Count the lines of the data below that contain the string "plaid", treating uppercase and lowercase as different, and reply with the number only.
━━━━━ Input rows
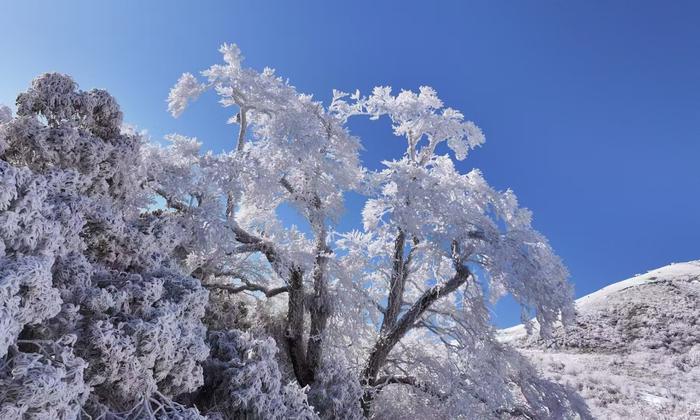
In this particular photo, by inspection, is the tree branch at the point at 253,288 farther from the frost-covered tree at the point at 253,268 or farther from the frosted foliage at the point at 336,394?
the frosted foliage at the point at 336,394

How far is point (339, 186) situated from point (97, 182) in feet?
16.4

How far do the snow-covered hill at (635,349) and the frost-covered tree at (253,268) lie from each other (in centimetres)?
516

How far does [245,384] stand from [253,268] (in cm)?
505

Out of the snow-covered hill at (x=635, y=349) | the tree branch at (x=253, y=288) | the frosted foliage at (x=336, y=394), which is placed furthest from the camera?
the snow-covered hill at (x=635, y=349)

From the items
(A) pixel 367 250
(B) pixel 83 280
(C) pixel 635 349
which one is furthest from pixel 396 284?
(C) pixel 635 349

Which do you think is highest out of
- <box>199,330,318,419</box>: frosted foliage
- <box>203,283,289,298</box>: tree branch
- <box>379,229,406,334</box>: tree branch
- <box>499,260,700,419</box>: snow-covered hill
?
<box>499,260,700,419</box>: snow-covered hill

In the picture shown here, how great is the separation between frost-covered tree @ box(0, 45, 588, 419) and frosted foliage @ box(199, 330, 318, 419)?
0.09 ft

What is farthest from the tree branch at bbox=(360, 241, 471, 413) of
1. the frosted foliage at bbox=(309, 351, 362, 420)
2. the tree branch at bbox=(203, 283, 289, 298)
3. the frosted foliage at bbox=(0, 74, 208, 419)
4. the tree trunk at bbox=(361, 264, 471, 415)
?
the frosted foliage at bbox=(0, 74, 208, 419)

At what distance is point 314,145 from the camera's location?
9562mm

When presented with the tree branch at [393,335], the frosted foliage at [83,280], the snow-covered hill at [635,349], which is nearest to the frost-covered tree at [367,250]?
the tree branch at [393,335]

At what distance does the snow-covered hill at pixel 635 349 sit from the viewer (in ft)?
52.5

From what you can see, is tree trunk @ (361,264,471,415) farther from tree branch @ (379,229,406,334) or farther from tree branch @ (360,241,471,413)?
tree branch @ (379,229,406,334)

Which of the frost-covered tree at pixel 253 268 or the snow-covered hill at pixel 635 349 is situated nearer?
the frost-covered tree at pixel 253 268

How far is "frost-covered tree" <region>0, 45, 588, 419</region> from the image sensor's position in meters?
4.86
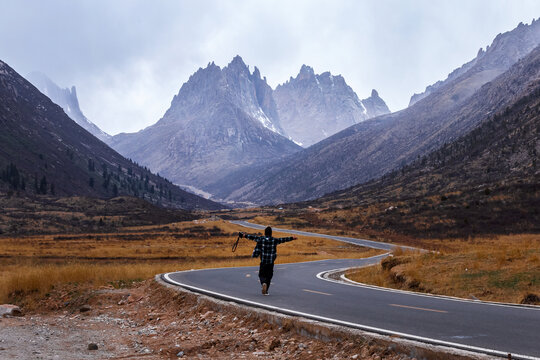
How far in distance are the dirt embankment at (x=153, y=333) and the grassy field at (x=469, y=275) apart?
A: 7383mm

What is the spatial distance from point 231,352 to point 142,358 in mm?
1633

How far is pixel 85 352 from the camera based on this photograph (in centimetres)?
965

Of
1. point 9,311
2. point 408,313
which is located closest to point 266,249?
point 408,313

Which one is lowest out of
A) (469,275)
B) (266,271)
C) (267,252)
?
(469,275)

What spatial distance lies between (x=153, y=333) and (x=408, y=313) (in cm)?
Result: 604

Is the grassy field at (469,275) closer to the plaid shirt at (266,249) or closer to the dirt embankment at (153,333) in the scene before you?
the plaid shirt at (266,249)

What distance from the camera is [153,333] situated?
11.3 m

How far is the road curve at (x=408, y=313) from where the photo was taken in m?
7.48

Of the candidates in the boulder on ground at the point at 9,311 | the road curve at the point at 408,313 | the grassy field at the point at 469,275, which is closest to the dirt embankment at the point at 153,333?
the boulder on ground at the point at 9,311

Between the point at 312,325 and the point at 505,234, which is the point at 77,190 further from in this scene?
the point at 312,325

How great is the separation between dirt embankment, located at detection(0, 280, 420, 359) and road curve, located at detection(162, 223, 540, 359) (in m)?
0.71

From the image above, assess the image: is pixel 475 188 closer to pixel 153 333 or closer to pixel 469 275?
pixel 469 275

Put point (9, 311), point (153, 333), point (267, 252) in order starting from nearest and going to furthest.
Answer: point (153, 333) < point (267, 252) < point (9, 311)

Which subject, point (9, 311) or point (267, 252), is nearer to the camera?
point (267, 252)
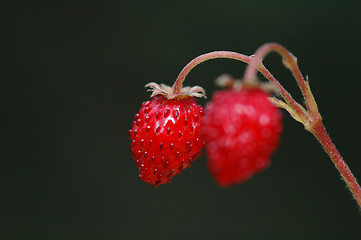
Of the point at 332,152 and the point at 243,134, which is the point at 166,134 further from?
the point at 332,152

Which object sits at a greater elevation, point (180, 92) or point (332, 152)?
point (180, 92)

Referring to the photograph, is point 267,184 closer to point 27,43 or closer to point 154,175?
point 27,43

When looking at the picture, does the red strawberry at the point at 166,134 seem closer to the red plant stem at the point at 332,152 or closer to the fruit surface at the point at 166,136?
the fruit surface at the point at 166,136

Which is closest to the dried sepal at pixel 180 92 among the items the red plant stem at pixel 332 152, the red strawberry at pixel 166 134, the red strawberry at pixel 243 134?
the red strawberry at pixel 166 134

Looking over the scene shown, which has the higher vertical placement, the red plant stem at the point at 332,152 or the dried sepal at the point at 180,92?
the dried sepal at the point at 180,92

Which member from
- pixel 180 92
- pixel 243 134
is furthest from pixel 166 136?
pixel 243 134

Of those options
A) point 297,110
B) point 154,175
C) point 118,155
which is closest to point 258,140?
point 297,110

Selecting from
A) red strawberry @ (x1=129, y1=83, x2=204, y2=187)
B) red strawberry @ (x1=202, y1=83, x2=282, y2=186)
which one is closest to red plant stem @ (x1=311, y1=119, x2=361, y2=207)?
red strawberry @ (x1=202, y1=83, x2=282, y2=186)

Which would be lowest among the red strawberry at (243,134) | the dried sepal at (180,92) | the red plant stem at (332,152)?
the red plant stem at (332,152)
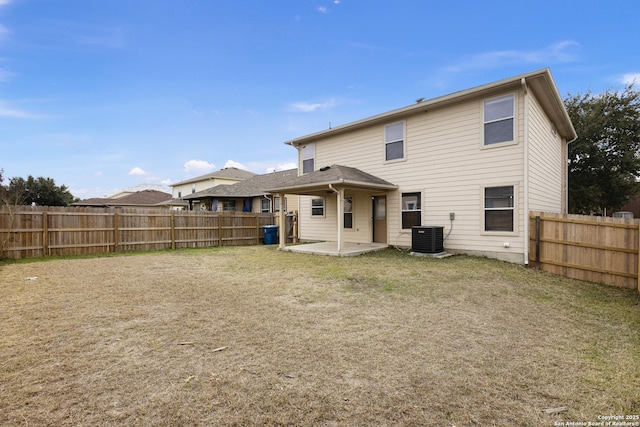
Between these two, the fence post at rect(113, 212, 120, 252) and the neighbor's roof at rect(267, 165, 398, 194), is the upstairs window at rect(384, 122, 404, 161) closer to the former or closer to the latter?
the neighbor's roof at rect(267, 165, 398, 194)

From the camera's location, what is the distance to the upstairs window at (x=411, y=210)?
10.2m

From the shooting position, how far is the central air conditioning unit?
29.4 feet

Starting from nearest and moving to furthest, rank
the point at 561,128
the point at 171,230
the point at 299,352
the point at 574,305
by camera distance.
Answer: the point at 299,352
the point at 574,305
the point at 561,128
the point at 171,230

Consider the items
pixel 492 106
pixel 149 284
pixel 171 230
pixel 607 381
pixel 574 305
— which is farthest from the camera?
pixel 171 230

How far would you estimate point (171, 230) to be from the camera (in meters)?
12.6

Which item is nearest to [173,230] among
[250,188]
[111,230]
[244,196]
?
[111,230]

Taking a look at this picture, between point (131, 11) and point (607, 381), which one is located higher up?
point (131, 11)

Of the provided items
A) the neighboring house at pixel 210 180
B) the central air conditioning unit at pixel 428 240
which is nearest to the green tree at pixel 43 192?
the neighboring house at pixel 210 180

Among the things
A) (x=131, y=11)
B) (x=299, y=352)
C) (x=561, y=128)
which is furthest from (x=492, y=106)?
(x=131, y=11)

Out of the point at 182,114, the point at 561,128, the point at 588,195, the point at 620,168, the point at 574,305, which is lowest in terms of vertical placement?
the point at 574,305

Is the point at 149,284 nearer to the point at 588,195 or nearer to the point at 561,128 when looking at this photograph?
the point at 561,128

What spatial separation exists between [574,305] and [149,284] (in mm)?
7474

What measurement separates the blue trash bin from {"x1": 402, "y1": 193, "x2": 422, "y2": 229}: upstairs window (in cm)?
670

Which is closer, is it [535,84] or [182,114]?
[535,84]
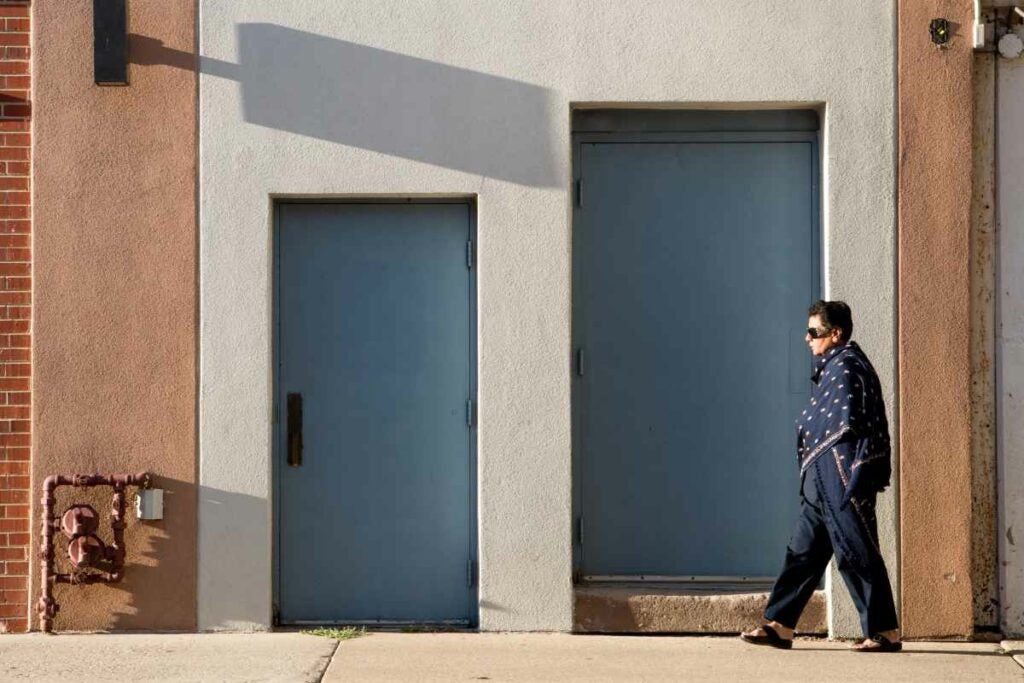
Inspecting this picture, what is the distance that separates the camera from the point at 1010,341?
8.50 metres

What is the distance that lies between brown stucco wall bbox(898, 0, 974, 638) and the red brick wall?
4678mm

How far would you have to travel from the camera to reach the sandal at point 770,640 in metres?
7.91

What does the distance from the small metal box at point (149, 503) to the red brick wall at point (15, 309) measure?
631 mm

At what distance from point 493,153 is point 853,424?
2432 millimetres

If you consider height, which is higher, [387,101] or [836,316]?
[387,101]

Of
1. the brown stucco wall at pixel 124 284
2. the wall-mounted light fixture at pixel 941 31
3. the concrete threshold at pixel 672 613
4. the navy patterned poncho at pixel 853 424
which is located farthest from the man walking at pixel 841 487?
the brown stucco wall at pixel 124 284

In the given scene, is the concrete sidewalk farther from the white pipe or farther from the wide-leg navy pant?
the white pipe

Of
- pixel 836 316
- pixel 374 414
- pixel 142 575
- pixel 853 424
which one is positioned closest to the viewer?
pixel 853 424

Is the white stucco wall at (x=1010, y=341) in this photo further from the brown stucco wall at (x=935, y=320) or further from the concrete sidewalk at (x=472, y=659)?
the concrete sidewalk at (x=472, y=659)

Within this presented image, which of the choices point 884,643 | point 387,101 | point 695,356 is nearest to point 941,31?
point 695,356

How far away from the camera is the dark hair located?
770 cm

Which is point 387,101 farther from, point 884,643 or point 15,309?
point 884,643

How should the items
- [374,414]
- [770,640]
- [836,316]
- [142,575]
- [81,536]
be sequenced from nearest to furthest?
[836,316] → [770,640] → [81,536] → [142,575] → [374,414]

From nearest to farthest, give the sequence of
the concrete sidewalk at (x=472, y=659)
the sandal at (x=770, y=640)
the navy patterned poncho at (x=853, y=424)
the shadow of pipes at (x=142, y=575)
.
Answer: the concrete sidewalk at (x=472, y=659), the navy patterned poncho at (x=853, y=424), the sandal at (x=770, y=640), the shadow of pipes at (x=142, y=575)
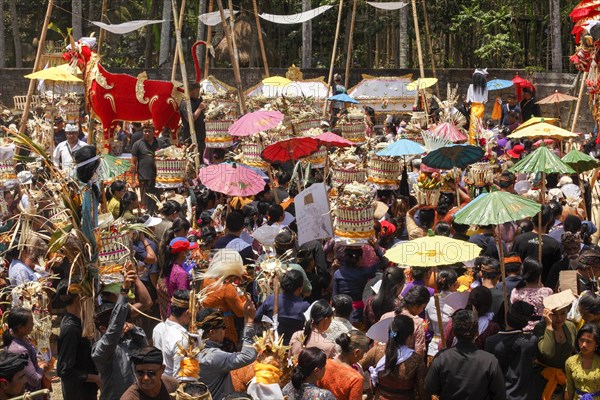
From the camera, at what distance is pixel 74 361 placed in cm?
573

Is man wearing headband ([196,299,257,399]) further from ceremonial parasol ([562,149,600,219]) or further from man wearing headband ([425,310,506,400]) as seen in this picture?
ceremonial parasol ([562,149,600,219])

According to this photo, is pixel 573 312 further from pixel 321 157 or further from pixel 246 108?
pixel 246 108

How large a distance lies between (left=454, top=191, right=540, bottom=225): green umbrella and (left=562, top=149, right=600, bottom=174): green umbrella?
━━━━━━━━━━
## Result of the exercise:
2